I want to share with you good folk that this year has been the worst trading year that I can remember. Not just in the fine wine business but the whole attitude towards wine in general the wine trade (not the wine industry that everyone likes to talk about these days), wine tastings, these idiots in US who keep banging on about wine fraud (and making good money out of it at the same time). Now we also have storage difficulties, logistics problems & costs, ridiculous tramites within customs (not just in UK but all over the world, especially in south America), false internet wine orders that seem to come to nothing except time wasting (I still do not get that one at all), and in general this wonderful tool called the world wide web that seems to have chained people to it’s console in a way that has removed any sense of responsibility of what I can only term as, the shepherd now is Google, and we have all just become the sheep. MmerrrrrR.
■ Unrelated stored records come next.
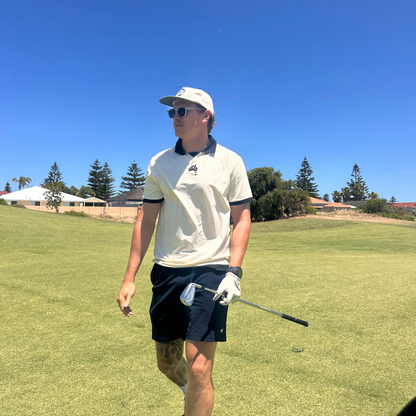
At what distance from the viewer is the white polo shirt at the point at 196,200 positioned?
2404 mm

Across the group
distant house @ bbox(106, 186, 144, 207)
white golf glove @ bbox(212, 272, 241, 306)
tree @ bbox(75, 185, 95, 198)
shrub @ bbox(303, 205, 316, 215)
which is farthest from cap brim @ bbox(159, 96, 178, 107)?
tree @ bbox(75, 185, 95, 198)

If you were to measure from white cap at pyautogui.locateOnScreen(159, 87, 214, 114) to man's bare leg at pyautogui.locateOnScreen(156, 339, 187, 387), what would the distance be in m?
1.73

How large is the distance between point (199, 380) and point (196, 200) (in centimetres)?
115

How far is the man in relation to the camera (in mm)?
2209

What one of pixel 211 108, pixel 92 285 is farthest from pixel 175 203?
pixel 92 285

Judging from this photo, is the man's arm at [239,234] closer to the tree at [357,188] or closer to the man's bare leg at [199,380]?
the man's bare leg at [199,380]

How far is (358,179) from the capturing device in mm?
101500

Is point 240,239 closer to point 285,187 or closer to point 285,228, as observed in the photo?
point 285,228

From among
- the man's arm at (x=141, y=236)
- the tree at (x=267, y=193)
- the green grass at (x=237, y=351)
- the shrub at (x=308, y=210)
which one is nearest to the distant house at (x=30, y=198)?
the tree at (x=267, y=193)

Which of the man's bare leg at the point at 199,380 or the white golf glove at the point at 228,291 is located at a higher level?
the white golf glove at the point at 228,291

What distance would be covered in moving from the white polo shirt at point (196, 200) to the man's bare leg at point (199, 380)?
54 cm

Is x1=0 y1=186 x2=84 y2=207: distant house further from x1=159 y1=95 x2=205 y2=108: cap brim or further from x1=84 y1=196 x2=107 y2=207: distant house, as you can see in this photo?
x1=159 y1=95 x2=205 y2=108: cap brim

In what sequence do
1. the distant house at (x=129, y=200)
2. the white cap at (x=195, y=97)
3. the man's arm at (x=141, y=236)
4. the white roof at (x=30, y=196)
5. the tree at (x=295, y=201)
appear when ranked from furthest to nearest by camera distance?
the distant house at (x=129, y=200) → the white roof at (x=30, y=196) → the tree at (x=295, y=201) → the man's arm at (x=141, y=236) → the white cap at (x=195, y=97)

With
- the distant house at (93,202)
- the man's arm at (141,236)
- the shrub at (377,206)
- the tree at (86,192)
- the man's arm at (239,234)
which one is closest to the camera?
the man's arm at (239,234)
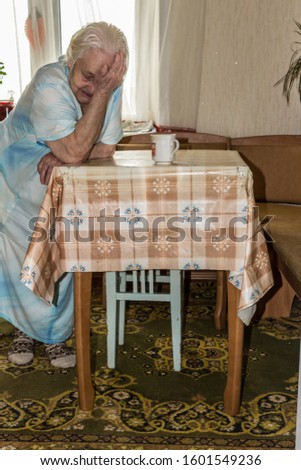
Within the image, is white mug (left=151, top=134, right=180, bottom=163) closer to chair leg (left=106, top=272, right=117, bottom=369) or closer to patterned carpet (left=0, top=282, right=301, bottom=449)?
chair leg (left=106, top=272, right=117, bottom=369)

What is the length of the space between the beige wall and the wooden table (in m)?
1.91

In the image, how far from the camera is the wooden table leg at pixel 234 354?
6.29 feet

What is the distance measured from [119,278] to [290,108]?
1.84m

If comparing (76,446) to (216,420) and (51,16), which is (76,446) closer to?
(216,420)

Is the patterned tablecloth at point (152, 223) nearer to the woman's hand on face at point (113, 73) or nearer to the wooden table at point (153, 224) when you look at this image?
the wooden table at point (153, 224)

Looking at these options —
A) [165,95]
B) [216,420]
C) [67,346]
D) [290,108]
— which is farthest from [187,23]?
[216,420]

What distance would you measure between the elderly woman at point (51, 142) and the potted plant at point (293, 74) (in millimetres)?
1458

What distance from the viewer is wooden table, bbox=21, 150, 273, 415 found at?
1794mm

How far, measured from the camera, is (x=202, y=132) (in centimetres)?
378

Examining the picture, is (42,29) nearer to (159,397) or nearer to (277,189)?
(277,189)

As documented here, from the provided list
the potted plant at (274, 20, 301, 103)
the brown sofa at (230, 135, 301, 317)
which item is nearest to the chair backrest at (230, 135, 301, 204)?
the brown sofa at (230, 135, 301, 317)

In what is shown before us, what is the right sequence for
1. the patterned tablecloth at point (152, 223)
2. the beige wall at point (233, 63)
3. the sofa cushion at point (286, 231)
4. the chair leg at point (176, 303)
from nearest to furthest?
the patterned tablecloth at point (152, 223) < the sofa cushion at point (286, 231) < the chair leg at point (176, 303) < the beige wall at point (233, 63)

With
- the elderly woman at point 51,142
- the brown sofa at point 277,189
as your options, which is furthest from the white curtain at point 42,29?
the elderly woman at point 51,142

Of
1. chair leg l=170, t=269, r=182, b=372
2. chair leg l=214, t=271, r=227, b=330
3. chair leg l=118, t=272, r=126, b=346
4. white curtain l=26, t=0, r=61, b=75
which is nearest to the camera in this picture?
chair leg l=170, t=269, r=182, b=372
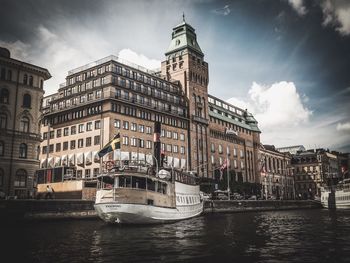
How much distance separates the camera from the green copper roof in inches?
4476

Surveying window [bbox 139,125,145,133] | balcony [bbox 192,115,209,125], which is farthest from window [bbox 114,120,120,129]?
balcony [bbox 192,115,209,125]

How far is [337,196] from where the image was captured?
322 ft

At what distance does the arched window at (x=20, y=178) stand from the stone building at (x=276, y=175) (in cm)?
10797

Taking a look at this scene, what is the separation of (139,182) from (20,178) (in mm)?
26683

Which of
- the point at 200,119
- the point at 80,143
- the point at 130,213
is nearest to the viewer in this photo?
the point at 130,213

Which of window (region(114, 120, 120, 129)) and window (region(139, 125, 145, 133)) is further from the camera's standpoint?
window (region(139, 125, 145, 133))

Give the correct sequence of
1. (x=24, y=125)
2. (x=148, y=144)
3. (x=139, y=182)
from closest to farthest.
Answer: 1. (x=139, y=182)
2. (x=24, y=125)
3. (x=148, y=144)

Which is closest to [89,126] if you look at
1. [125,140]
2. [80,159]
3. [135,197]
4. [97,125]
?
[97,125]

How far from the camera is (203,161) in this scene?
365 feet

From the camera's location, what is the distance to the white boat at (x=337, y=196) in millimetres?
92000

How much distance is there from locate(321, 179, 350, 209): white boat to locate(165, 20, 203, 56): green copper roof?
59.8 m

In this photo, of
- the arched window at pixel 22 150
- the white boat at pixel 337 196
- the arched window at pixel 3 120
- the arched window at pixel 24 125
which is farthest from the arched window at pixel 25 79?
the white boat at pixel 337 196

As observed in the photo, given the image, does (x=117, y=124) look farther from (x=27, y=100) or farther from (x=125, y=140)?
(x=27, y=100)

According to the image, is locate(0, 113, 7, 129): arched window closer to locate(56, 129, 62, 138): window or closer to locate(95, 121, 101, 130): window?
locate(95, 121, 101, 130): window
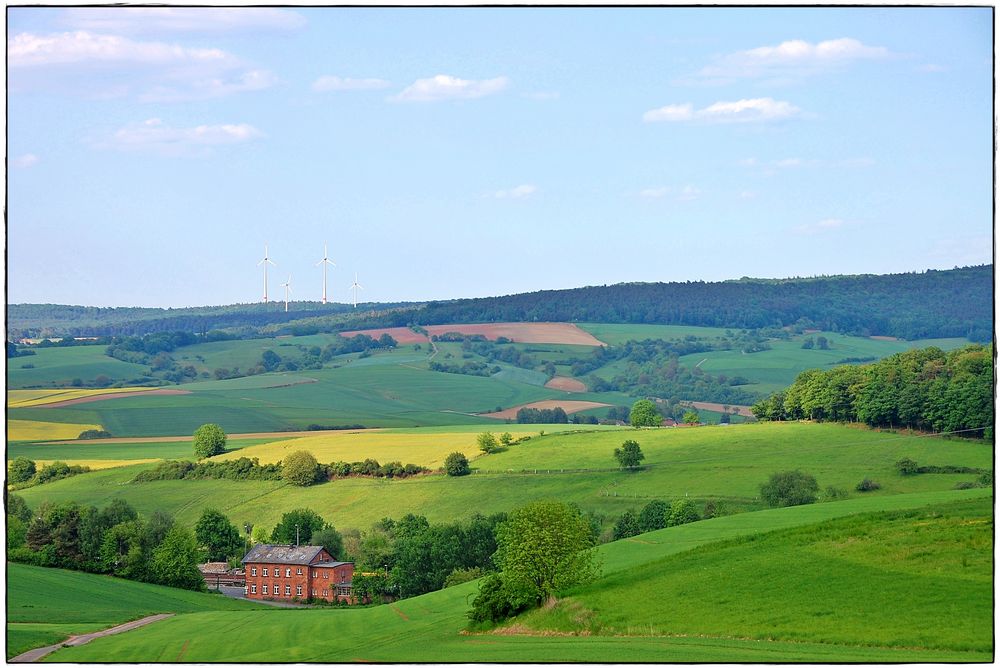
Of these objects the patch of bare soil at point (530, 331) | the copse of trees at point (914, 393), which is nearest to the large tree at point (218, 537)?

I could not have imagined thirty years ago, (and this is not a nostalgia piece in anyway) the unrefined chaos that this wine business has become. Once, and let’s just go back to 2009/10, we were one of the oldest and most interesting trades in the world (friday lunchtime has disappeared) that has become no more than a hoover-salesman world of profit (and in my case loss), the general discounting of wines, especially fine Claret, that should be right up there with the some of the great works of art. If I have to see another offer that says ”cheapest on the market” Lafite or Petrus or Romanee-Conti or any of Grand Cru Classe wines for that matter, I am going to load my 12 bore head round to the office of the offender, and blast there freaking machine into space, with both barrels. These wines are NOT for discounting. My god whoever let our Asian friends rule the roost, whoever let the auction houses (except Bonhams) get away with near murder on wholesaling great wines, and pertaining to wave the provenance flag in everyones’s faces. The people that dealt with Rudy whatever his name is, and all his apparently innocent clients who should have known better. Finally some one please tell Señor Suckling-Pig to finally put his pen down (maybe it is a crayon), he writes total drivel (worst than me), sorry.
I reckon some of this began back in the last decade, maybe ‘en primeur’, I think it was 2009 vintage, when the big boys in the trade put an alert out to say ‘do not buy SHL09’ as it was too expensive. This really put a spanner in the works as it has absolutely nothing to do with anything except shooting oneself (the fine wine market) in the foot. Then there were those ‘en primeur’ boys who took everyones money and closed up shop. I don’t think any of us got a coin back from that one, we definitely did not see a drop and so the list goes on.
Well with all this negative drool, I do need to put something down in TreeHuggerBuggaBlogger that makes me feel better, so I tell you that out of nearly 2000+ wines tasted/drunk over the last 12 months, I have simply chosen (and to share with you) my most memorable red and white wine of the past year. This takes into consideration having tried just about everything in the Bordeaux grand cru class line up, some super top stuff from all over Italy, Burgundy to die for (red & white), a host of amazing Champagnes going back to 1960s.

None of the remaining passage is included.